Being a good Muslim and a good Millennial at the same time can be a really hard juggle.

That’s probably not something you thought about unless you happen to be both, but the dilemma is dramatized with amusing and often heartening results in Ramy, a new comedy whose 10 episodes become available Friday on Hulu.

Ramy Hassan, the man in the title, is played by Ramy Youssef (top), who co-created the show with Ryan Welch and Ari Katcher.

Ramy is a twenty-something, first-generation Egyptian American who lives in New Jersey and works for a tech startup that, so far, apparently hasn’t started much of anything.

As if to confirm his Millennial cred, this is fine with Ramy. A job seems to be a way to make enough money to do other things he wants. If this startup fails, he will shrug and move on to the next one. He’d love to find a career, but for the moment, a functional job works out okay.

He lives at home, further cementing his Millennial status, and if his mother Maysa (Hiam Abbass, right) and his father Farouk (Amr Waked, right) are bothered by his lack of driving ambition, they restrain themselves.

That isn’t the case with his personal life. Mother in particular is very concerned that Ramy remains single and does not seem to be on the brink of marriage to anyone.

She tries to motivate him with helpful remarks like “You’ll die alone,” a line he also seems to get from his pals.
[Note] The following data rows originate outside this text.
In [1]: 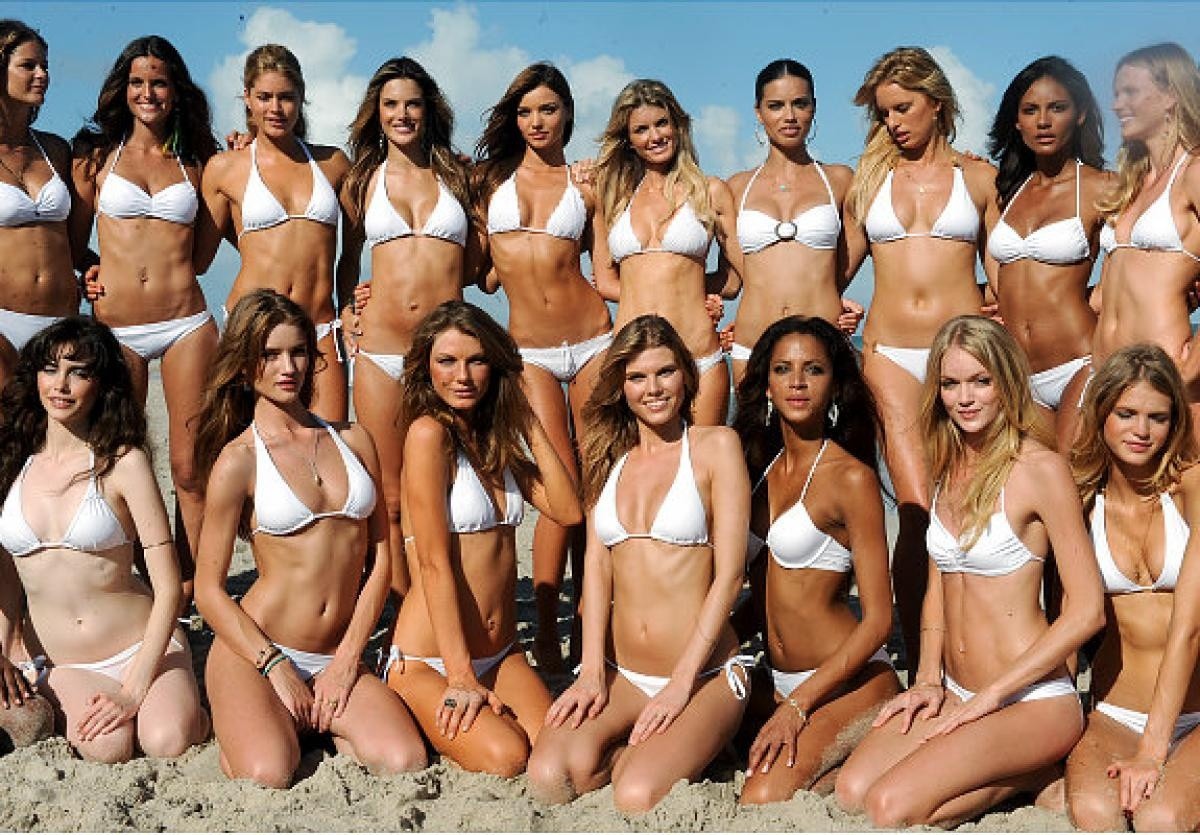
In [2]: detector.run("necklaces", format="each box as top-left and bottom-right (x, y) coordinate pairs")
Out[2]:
(763, 167), (801, 194)
(266, 427), (324, 487)
(897, 164), (944, 193)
He gets support from his sister Dena (May Calamawy, below), though not for any of the right reasons. If he gets married, she explains, she will come under intense pressure to get married and start producing grandchildren herself.

From her first exchanges we can see Dena will become a wonderful character, which she does. Calamwy plays her beautifully.

Contrary to the usual pattern in shows where someone is alone and wistful, Ramy doesn’t hole up in his room playing Fortnite. He has a girlfriend with whom he seems to have sex on a regular basis.

He’s hesitant, though, and he’s not sure why until a couple of conversations and events make him realize that trying to go full-on Millennial makes it hard for him also to be a good Muslim.

He wants to be a good Muslim, though, which means he must align the rest of his life with that higher goal.

It’s not easy. Ramy’s pals are fun-loving types and he enjoys good fun himself, though it requires some sleight of hand. He feels like he must pretend to drink, for instance, because all his friends drink, when in fact he doesn’t. As a good Muslim, he abstains.

Given the paucity of TV dramas written from a Muslim perspective, almost any reference to real-life issues like Islamophobia will seem striking. While Ramy focuses more on Ramy’s own struggles than on broader social issues, those become an inevitable ongoing element that the show handles well.

Interestingly, the primary means by which Ramy handles prejudice against Muslims is to show that Ramy faces the same challenges as virtually every person of every faith in New Jersey. He wants to do something interesting with his life. He wants to find a person with whom to share his life.

The path to both those goals is strewn with obstacles, some serious and some just banana peels. Ramy confronts them with a relentlessly good nature, which should make him endearing to viewers even when he sometimes will drive them nuts.

Ramy and other characters also get to make jokes we don’t hear often on TV shows, because so few TV shows focus on Muslim characters. Ramy gets to banter with his friends about the quirks of Islam because it’s inside the family.

The quirks of Millennials, we see all the time. We just don’t often see it in this package.